Sama mam "dopiero" 36 - poroniłam 2 lata temu, obecnie jestem w 2 ciąży - od początku wręcz wzorcowej (trochę słabe wyniki krwi ale poza tym nic). Z zasłyszanych w szpitalu po poronieniu oraz od znajomych opinii mogę stwierdzić, że młodsze roczniki mają więcej problemów podczas ciąży (stres, pośpiech, złe odżywianie, wady postawy, itp robią swoje) niż "ryczące czterdziestki", a wiek powyżej 35 dla rodzących jest obecnie normą.

Dlatego też - mamy po 40 - tce - trzymajcie się, nie dajcie się i wszystkiego najlepszego ! Macie przewagę - doświadczenia, wieku i odporności na życie.
 
Uważam ,że jeśli tylko ktoś chce to ciąża po 40, to nic złego , poznalam kobiete co pierwsze dziecko urodziła w wieku 41 lat, moja babcia tez tak ostatnie dziecko rodziła, moja mama ma 3 córki, pierwsza (czyli ja) urodzona po maturze , druga za 3 lata a trzecia przyszła na świat gdy moja mama miała juz prawie 44 lata.
 
Ja też nie mam nic przeciwko rodzeniu dzieci po 40-stce.
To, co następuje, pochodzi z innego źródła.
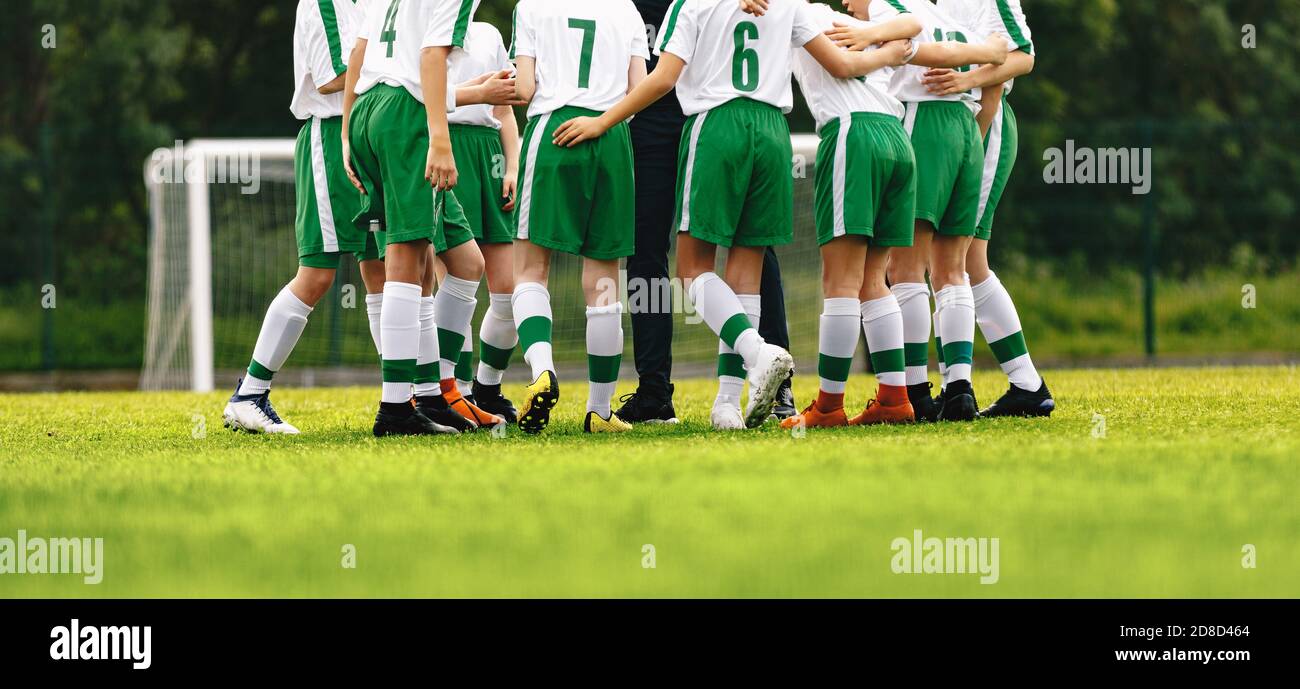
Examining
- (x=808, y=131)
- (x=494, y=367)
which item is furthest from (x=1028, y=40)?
(x=808, y=131)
Sama niedawno byłam w ciąży i rodziła bym dwa miesiące przed 40-stymi urodzinami. Los jednak chciał inaczej i nie ma już mojego aniołeczka. Staramy się znowu o kolejny cud, ale czy jeszcze mam jakąś szansę skoro ciąża obumarła? Mam syna, którego urodziłam mając 22 lata i myślałam, ze teraz też obejdzie się bez komplikacji ale niestey. Boję się, że już mam za mało czasu.
 
reklama
Moja siostra urodziła synka mając 36 lat, zdecydowała się na cesarkę ze względu na żylaki które miała na nogach i macicy, za to moja mam rodziła mnie mając 42 lata, rodziła siłami natury i nie żałuje tego, tak mi mówi.
Wiek się nie liczy, liczy się ludzka dojrzałość i to czy jest w stanie zapewnić maleństwu to co potrzebuje.